Egan's human cost illustrates the transvaluation. "I dedicated my whole life to Morrisons, but they did not even take my 29 years of service into account and just threw me under the bus for standing up for what is right," he told the Express. A GoFundMe raised more than £16,000, and hundreds of local shoppers protested outside his former Aldridge store. His career remains destroyed.
Political figures recognize the inversion. Shadow Home Secretary Chris Philp wrote: "I'm sick of criminals being allowed to do what they like and decent people like Sean getting penalised." Metropolitan Police Commissioner Sir Mark Rowley added: "I sympathise completely with his plight. I'm bewildered by the case." Nigel Farage summed up the crisis on X: "We are now a country that favours criminals over law enforcers."
Dalrymple's philosophical framing illuminates the civilisational dimension. He quotes Chesterton: "The modern world is full of the old Christian virtues gone mad. The virtues have gone mad because they have been isolated from each other and are wandering alone." Health and safety procedure, isolated from justice and common sense, becomes an idol.
"Procedure is good as a guideline, and in some instances, though not very many in everyday life, is essential, for example, in the flying of an aircraft. But where it is bowed down to and worshipped as if it were a jealous god, it leads to a brainless formalism, gross injustice, and an absurd situation in which a man who attempts to prevent shoplifting is punished much more severely than is the shoplifter," Dalrymple writes in The Epoch Times.

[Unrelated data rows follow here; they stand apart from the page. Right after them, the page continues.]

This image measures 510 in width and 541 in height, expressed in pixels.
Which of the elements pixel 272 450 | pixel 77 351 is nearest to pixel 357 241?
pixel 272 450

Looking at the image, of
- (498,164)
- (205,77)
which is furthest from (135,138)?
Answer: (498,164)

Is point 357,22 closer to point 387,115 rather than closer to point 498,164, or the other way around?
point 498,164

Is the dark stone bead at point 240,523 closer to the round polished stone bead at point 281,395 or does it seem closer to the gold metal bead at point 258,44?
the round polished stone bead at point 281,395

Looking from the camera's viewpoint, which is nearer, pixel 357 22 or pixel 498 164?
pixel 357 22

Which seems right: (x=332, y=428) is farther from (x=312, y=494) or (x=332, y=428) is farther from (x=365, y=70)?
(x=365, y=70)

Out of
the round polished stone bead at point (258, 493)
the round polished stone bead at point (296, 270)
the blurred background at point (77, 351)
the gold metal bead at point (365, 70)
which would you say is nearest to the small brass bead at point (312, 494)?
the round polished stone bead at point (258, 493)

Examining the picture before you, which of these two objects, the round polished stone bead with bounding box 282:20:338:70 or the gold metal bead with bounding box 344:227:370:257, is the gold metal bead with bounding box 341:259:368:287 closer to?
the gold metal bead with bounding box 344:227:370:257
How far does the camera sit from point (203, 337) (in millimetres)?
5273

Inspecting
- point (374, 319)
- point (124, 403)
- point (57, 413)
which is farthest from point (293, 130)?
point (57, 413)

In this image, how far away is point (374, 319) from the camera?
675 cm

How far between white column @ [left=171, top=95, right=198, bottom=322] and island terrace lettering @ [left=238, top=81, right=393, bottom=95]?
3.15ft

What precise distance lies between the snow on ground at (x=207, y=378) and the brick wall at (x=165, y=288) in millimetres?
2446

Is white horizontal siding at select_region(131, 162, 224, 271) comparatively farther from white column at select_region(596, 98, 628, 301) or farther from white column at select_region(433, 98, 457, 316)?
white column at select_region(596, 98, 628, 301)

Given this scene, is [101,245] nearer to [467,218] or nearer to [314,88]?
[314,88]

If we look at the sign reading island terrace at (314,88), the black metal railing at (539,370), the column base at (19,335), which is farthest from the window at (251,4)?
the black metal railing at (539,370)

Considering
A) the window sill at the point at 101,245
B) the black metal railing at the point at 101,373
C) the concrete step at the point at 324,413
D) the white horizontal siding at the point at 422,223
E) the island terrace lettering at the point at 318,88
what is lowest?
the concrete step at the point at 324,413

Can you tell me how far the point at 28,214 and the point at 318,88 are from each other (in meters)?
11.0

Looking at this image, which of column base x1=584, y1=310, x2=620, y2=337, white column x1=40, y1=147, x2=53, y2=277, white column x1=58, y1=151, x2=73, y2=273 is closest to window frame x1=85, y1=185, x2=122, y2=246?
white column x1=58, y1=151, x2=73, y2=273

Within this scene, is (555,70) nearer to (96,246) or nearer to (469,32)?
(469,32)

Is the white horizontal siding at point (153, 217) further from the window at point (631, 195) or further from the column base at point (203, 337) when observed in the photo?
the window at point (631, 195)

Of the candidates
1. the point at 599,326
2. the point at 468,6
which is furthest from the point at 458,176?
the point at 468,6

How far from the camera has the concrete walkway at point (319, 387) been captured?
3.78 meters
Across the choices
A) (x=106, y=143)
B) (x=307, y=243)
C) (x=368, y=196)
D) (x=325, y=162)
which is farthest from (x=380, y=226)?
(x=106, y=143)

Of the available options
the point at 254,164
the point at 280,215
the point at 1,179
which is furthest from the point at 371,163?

Nietzsche predicted that the decline of Christianity would produce moral crisis. Britain's procedure-worship represents not bureaucratic malfunction but civilisational symptom. The state's decade-long tolerance of acquisitive crime has rewired corporate behaviour, creating a society where defence carries greater personal risk than predation.
The stakes extend beyond retail policy. Britain faces a question of recognition: does it understand that it has engineered this transvaluation? The Crime and Policing Bill addresses symptoms but cannot undo the moral rewiring of a generation. When corporations rationally abandon courage as workplace expectation, when career criminals cycle through courts with minimal consequence, when defenders lose more than predators, the system is not failing. It is succeeding at its new purpose.
Britain has chosen the predators. The question is whether it will choose to recognize this choice, or continue worshiping procedure while virtue goes mad on its high streets.